Her own Alaskan review of the science drew on a joint paper by seven authors, four of whom were well-known climate-change deniers. Her paper argued that it was "certainly premature, if not impossible" to link temperature rise in Alaska with human CO2 emissions.
The paper, entitled Polar Bears of Western Hudson Bay and Climate Change, has been criticized for relying on old research and ignoring evidence that Arctic sea-ice is melting at a quickening pace. Walt Meier, a world authority on sea ice, based at the National Snow and Ice Data Centre, said: "The paper doesn't measure up scientifically."
One co-author of the paper, Willie Soon, completed the study with funding from ExxonMobil — which has oil operations in Alaska's North Slope — as well as from the American Petroleum Institute. Soon was a former senior scientist with the George C Marshall Institute, which acts as an incubator for climate-change scepticism. The institute has received $715,000 in funding from ExxonMobil since 1998.
In May, ExxonMobil announced that it was no longer funding Marshall and other groups linked with climate-change denier views. It said this was to avoid "distraction from the need to provide energy while reducing greenhouse gas emissions" and stressed that the company did not "control the research itself".
Another co-author of the document was Sallie Baliunas. In 2003 she and Soon were criticized when it was revealed that a joint paper had been partially funded by the American Petroleum Institute. Thirteen scientists whom they cited issued a rebuttal and several editors of the journal Climate Research resigned because of the "flawed peer review". A third co-author of the polar bear study, David Legates, a professor at Delaware University, is also associated with the Marshall Institute.
The citation by Palin and her officials prompted complaints from Congress. One member, Brad Miller, dubbed the polar bear study phony science.

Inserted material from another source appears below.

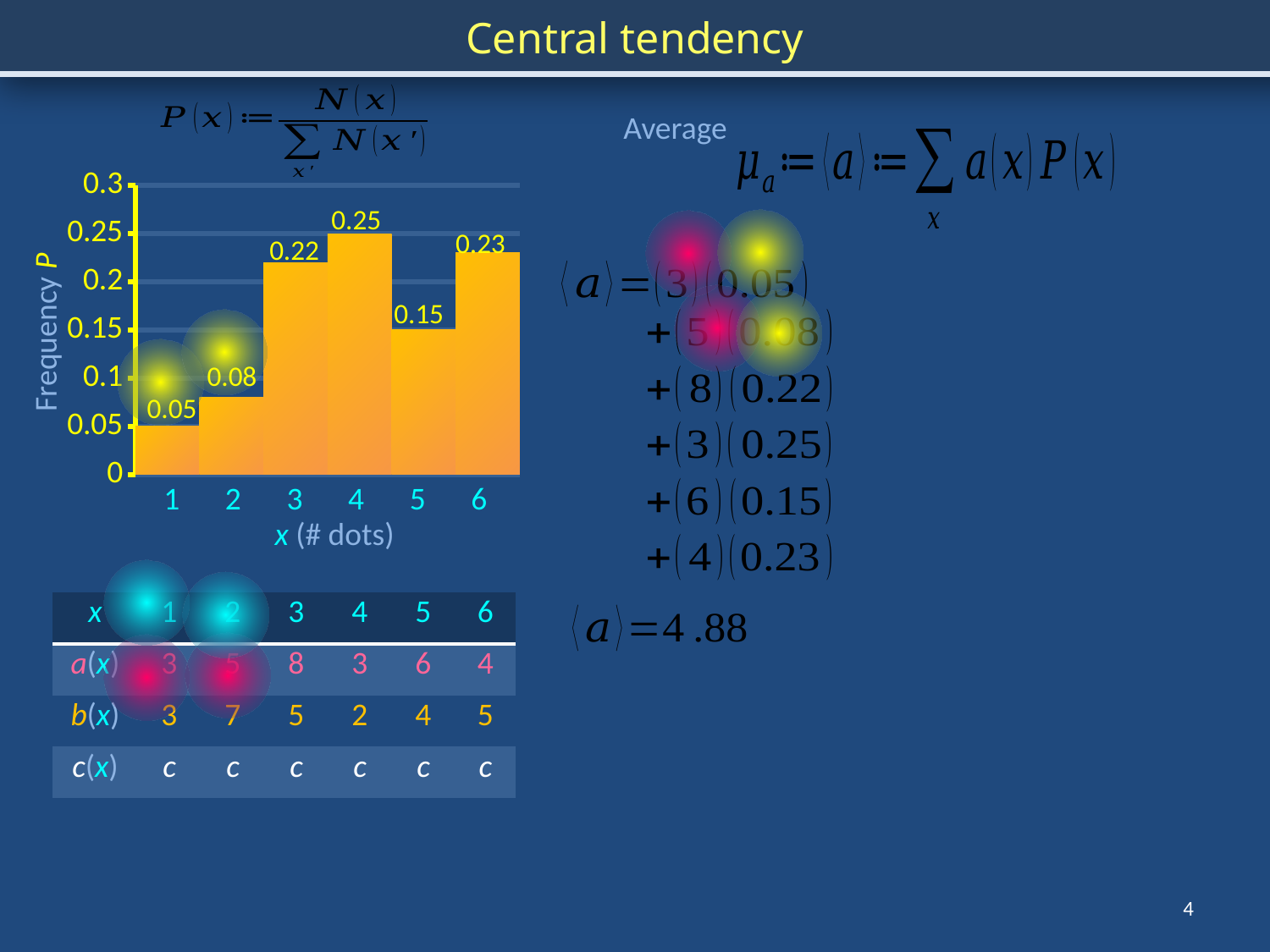
What is the frequency P for x = 4? 0.25 What kind of chart is shown on the slide? bar chart How many x categories are shown on the bar chart? 6 What is the frequency P for x = 6? 0.23 What is the difference between the frequency for x = 4 and the frequency for x = 5? 0.10 What is the frequency P for x = 1? 0.05 Which has a larger frequency P, x = 2 or x = 5? x = 5 Which value of x has the highest frequency P? 4 Which value of x has the lowest frequency P? 1 What is the frequency P for x = 3? 0.22 Is the frequency for x = 3 greater or less than 0.2? greater What is the label of the vertical axis of the chart? Frequency P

Palin told Miller: "Attempts to discredit scientists...simply because their analyses do not agree with your views, would be a disservice to this country." Miller now says that Palin's use of the paper shows she differs greatly from John McCain, the Republican presidential contender, who has pressed for scientific integrity. "Turning to the cottage industry of scientists who are funded because they spread doubt about global warming is not integrity," Miller said.
Palin's submission consulted J Scott Armstrong, a specialist in forecasting, who regards the global warming issue as "public hysteria".
Two other climate change deniers were cited. One was Syun-Ichi Akasofu, formerly director of the International Arctic Research Centre, in Alaska, who argues that climate change could be a hangover from the "little ice age". He is a founding director of the Heartland Institute, a thinktank that has received $676,500 from ExxonMobil since 1998.
Timothy Ball, a retired professor from Winnipeg, is cited for his climate and polar bear research. He has called human-made global warming "the greatest deception in the history of science". He has worked with both Friends of Science, and the Natural Resources Stewardship Project, which each had funding from energy firms.
Kert Davies, research director at Greenpeace US, said the state of Alaska under Palin's leadership had relied on scholars who argue the opposite view to that of the overwhelming consensus in the scientific community. "It shows that she is completely out of touch with the urgency of the climate crisis."
Last month Palin agreed that the Alaskan climate was changing but added: "I'm not one though who would attribute it to being man-made." She later tried to retract the statement.